Physical and electrical characteristics of band-engineered Zr-silicate/SiO₂ stacks for tunnel barrier

In this work, we investigated the physical properties of (ZrO₂)_x(SiO₂)_1-x such as band-gap, band-offset, structural stability, and the tunneling characteristics of (ZrO₂)_x(SiO₂)_1-x/SiO₂ tunnel barrier with total EOT of 4.5 nm for the application to charge trap memory devices. It was observed that the band-gap and band-offset of (ZrO₂)_x(SiO₂)_1-x can be controlled by changing the composition for (ZrO₂)_x(SiO₂)_1-x films.

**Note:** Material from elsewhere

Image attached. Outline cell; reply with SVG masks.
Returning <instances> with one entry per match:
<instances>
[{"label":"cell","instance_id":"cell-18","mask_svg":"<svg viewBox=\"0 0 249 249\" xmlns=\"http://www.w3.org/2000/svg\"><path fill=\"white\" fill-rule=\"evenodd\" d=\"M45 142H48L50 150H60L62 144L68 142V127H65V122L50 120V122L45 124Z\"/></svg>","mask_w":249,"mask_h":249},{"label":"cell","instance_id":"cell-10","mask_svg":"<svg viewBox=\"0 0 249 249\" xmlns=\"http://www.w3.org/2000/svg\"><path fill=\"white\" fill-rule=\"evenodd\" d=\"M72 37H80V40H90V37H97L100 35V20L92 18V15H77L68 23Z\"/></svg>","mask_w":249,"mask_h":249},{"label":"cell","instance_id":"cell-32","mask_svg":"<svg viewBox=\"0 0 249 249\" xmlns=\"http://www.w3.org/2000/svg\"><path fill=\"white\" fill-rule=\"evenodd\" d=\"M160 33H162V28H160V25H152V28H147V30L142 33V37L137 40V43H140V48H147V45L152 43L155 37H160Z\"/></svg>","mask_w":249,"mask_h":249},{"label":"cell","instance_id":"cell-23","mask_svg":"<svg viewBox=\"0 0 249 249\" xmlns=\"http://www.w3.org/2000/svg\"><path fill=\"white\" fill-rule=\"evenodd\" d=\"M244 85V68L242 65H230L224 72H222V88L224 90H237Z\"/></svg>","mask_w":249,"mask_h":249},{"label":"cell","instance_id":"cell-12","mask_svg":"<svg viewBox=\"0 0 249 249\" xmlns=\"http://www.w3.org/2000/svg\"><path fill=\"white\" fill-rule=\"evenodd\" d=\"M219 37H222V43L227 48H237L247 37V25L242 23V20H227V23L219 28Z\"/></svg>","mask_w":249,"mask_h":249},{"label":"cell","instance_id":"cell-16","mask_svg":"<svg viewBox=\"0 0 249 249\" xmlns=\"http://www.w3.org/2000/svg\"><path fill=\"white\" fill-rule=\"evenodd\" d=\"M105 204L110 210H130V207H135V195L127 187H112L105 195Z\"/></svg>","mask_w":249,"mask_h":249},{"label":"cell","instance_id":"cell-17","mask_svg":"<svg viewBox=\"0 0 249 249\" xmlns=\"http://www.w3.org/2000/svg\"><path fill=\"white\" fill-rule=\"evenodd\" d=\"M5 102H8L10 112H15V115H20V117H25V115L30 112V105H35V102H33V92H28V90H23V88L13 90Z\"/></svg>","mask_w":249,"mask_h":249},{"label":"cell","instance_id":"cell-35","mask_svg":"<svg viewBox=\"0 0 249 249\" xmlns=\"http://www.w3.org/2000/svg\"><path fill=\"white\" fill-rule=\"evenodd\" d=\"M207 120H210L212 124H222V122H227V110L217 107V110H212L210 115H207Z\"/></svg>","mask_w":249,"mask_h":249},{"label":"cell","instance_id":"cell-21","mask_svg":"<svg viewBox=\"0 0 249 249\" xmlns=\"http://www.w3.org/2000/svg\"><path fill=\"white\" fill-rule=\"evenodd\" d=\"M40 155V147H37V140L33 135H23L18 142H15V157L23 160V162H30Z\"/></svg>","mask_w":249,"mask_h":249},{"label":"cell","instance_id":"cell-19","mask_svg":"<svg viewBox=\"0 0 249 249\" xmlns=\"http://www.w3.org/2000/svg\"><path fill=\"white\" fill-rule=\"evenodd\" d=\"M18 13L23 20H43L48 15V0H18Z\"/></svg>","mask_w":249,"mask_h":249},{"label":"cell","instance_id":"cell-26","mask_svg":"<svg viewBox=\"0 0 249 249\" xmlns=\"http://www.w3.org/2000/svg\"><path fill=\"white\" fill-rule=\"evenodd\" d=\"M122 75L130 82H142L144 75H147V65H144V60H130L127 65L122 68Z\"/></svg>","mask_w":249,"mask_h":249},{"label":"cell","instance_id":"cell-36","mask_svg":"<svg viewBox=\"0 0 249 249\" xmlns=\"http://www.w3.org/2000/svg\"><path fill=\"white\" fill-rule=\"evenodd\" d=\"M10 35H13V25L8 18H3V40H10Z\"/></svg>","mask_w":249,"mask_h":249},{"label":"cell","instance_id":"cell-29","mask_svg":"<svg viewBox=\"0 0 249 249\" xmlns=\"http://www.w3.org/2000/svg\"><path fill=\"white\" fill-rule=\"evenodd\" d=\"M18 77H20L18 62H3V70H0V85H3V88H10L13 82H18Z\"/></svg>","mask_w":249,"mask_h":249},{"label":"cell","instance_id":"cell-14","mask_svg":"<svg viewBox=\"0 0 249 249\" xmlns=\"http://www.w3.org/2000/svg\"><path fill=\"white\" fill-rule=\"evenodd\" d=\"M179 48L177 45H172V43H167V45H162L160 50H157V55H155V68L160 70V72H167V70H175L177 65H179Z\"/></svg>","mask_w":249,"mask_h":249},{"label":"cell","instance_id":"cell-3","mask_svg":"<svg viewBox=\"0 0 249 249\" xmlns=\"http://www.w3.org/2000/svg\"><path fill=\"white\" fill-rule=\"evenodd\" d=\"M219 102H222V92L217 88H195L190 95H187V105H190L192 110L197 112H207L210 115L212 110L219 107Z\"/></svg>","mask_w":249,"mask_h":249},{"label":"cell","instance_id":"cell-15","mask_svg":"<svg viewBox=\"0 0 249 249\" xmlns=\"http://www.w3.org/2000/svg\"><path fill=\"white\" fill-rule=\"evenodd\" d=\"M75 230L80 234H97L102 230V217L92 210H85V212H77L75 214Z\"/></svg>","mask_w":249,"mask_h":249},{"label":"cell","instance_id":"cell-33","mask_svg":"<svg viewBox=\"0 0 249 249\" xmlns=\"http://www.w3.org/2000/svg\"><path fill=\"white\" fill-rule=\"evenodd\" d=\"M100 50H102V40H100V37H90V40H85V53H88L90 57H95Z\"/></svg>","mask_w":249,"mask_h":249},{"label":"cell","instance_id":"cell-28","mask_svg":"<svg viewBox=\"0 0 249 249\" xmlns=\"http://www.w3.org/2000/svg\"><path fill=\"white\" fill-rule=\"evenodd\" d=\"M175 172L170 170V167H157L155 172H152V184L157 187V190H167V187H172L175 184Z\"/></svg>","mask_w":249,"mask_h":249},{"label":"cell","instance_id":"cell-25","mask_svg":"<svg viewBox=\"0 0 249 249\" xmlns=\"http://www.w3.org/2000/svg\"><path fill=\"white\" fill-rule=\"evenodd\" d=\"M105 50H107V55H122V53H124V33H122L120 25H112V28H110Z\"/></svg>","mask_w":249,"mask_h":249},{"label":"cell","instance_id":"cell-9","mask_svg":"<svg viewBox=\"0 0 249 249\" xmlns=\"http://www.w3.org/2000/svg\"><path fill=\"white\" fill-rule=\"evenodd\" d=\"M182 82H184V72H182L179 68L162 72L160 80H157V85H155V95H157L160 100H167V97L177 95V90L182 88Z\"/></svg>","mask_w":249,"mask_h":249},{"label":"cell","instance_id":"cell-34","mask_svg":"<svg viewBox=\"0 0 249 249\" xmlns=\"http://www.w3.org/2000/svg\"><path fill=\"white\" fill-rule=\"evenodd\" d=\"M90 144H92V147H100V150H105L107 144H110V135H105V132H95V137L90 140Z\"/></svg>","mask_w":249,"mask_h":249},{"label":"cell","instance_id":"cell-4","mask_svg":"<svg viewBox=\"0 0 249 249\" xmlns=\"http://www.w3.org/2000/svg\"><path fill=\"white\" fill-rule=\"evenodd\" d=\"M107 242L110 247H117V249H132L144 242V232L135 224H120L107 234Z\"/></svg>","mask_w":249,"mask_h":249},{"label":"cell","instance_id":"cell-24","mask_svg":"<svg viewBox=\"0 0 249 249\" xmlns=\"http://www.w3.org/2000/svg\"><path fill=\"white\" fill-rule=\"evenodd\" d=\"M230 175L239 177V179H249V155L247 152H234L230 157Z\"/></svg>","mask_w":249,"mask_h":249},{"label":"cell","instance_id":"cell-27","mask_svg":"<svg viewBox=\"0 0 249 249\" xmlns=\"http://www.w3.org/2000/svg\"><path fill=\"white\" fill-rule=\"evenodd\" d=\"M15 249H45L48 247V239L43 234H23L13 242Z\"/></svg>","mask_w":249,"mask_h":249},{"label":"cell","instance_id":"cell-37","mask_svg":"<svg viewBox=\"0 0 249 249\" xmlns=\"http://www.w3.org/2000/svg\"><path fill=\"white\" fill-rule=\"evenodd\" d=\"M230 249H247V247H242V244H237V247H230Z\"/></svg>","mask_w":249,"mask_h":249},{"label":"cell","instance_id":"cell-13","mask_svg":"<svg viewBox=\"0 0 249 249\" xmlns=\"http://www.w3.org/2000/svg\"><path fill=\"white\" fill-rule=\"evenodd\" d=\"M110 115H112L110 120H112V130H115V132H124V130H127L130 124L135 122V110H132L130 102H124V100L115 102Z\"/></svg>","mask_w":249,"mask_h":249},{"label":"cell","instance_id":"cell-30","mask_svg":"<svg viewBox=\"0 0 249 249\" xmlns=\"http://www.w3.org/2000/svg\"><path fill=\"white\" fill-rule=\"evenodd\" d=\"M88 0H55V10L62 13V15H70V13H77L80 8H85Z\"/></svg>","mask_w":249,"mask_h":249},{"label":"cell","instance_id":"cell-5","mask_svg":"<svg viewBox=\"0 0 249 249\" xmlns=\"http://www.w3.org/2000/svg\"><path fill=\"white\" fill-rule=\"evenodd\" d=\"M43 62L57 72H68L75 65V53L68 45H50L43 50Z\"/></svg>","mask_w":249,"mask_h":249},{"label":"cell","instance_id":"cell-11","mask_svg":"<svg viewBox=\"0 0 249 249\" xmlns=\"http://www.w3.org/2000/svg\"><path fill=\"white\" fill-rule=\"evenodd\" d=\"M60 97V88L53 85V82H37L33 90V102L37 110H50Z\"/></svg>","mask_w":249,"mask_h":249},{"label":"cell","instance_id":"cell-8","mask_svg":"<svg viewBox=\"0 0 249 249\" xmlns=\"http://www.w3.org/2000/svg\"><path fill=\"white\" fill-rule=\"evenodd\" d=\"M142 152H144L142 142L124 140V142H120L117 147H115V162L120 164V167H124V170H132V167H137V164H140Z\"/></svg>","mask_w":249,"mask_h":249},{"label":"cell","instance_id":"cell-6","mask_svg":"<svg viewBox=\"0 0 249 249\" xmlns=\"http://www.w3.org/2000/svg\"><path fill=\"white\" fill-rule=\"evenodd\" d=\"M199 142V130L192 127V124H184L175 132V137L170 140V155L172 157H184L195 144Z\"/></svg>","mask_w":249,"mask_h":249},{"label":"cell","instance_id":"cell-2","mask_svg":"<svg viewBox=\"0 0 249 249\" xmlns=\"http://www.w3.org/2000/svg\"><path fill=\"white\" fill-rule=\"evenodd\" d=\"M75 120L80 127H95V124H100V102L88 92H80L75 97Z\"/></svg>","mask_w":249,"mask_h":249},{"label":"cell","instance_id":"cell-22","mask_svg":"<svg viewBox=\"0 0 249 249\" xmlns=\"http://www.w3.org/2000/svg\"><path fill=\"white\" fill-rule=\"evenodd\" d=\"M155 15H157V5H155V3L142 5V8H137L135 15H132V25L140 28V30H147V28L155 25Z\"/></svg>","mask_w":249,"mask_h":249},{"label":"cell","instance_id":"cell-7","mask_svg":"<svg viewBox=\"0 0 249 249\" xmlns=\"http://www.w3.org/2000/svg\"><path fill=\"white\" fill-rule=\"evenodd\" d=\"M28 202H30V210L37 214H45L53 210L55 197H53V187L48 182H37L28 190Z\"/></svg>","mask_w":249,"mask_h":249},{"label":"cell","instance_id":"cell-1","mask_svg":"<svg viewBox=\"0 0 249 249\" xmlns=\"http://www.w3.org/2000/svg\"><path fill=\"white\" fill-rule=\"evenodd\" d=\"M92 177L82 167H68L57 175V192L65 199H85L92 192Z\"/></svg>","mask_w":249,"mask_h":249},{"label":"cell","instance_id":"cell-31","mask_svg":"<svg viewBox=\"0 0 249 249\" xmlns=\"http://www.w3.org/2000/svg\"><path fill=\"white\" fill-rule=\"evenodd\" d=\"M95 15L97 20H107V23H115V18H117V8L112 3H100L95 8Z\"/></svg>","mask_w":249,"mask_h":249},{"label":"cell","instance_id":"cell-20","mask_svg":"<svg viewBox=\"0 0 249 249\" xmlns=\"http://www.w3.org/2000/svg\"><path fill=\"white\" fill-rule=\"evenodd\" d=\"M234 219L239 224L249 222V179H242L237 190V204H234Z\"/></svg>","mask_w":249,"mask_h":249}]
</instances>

However, the sensitivity of band-gap and band-offset of (ZrO₂)_x(SiO₂)_1-x films on ZrO₂ content was minimal for the cycle ratio of ZrO₂:SiO₂ above 1:1. The Zr-silicate film with the ZrO₂:SiO₂ cycle ratio of 1:7 maintained amorphous even after annealing at 1050 °C. However, and Zr-silicate film with the ZrO₂:SiO₂ cycle ratio of 1:1 and 3:1 were crystallized after annealing at 950 °C and 850 °C, respectively. The band-engineered tunnel barrier of (ZrO₂)_x(SiO₂)_1-x/SiO₂ bi-layer showed enhanced tunnel efficiency at high gate bias, while showed smaller tunnel current at low gate bias than a single SiO₂ tunnel barrier of the similar EOT.